History of Turkish coffee

It's said that the first coffee house was born in Istanbul in 1554 with a name that meant "Schools of educated people", where consumers could get together and devote themselves to philosophy, music, the arts and chess. Before that, however, coffee arrived from Yemen directly to the palace of the sultan Soliman I, known as "the Magnificent", who led the Ottoman Empire starting in 1520. The sultan liked Turkish coffee so much that his concubines were ordered to learn and engage in the ritual every day.

Istanbul coffee houses

In the mid-17th century, writer Evliya Çelebi in his book "Seyahatnâme" lists 55 coffee shops scattered around Istanbul. Places that served as aggregation points for intellectuals, who would discuss, exchange opinions and reason about the socio-political situation of the country. Dialogues that posed a threat to Sultan Murad IV, who in 1633 ordered the closure of all the coffee houses.

Turkish coffee around the world

Therefore Turkish merchants began opening coffee shops in other European cities, bringing the cult of Turkish coffee all over the world. A beverage that has always had a very deep connection with the Turkish population, to the point of becoming a source of pride for women: in the past, in fact, men chose their future wives also on the basis of the quality of the cup of coffee served to them.



Turkish coffee in modern times

Today, it is consumed mostly Middle Eastern countries, in the Arab world and in different areas of the Balkan Peninsula. It also boasts a dedicated section within the Museum of Turkish and Islamic Arts, a true jewel of Istanbul where some of the most precious traces of the country's past are preserved.

Making Turkish coffee with cezve

But how is Turkish coffee actually made? It's a beverage obtained through the use of the cezve, a special small copper pot in which finely ground coffee (to learn more, check out our home grinding tutorial) is boiled directly in water, and then served with its same grounds, once they are deposited at the bottom of the cup. This pot is not easy to find on the market, except for some specialized international shops, but it can be purchased online on different sites dedicated to the world of coffee.

Simone Cattani

Simone Cattani

Turkish coffee-making competitions

Today, the use of the ibrik (western name with which the cezve is known) is an actual discipline, part of international coffee making competitions. We asked the Italian champion, Simone Cattani, trainer for SCA (Specialty Coffee Association) and trainer at the Coffee Training Academy in Verona, to explain step by step how to make Turkish coffee at home. Here are his instructions.

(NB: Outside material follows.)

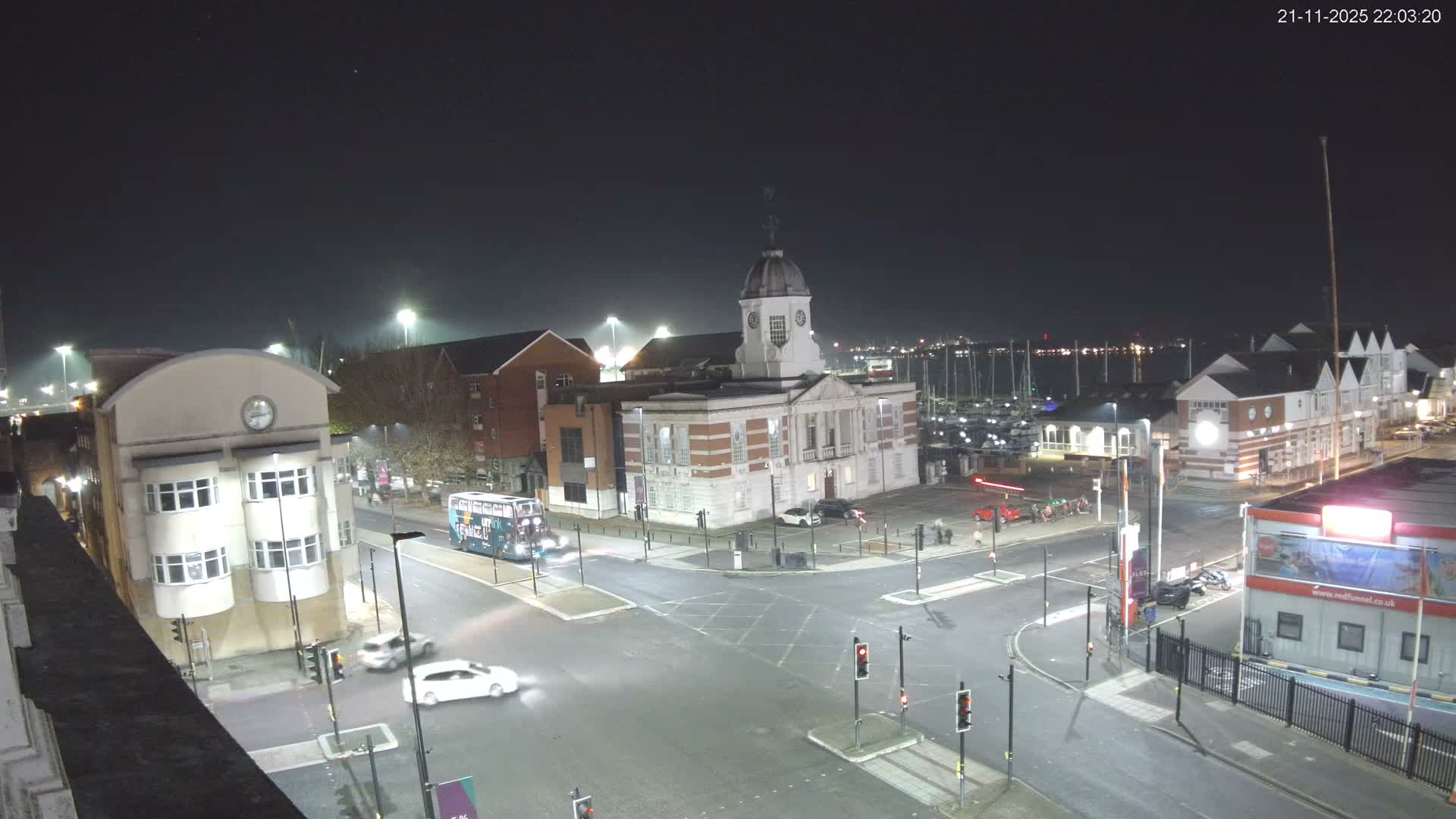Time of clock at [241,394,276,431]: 8:12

How to make Turkish coffee

THE COFFEE: traditionally the blends always used contain a high percentage of robusta variety, therefore lending a rather round, bitter and full-bodied beverage. To obtain a quality cup, it's better to opt for 100% Arabica variety, blend or even single origin, possibly specialty, and therefore of a higher level. In this way, we'll obtain a wider and more elegant aromatic profile.

THE GRIND: the beans must be ground at the moment, otherwise most of the aromas will be lost. The powder must be very fine, even thinner than the altrady fine grind for espresso, because otherwise the deposit would be unpleasantly coarse and won't deposit so easily.

WATER/COFFEE RATIO: usually the basic proportion used is 1:10, so 1 gram of coffee powder per 10 grams of water.

WATER TEMPERATURE: water must be heated to 92/93° C.

TIMING: timing varies depending on the amount of coffee and water employed. Once the water has reached the right temperature, the brew is left to infuse for about 1 minute and 30/45 seconds.

SERVING: finely ground coffee sinks to the bottom of the pot, it's left to decant and then served with without filtering. The cup is generally cylindrical in shape.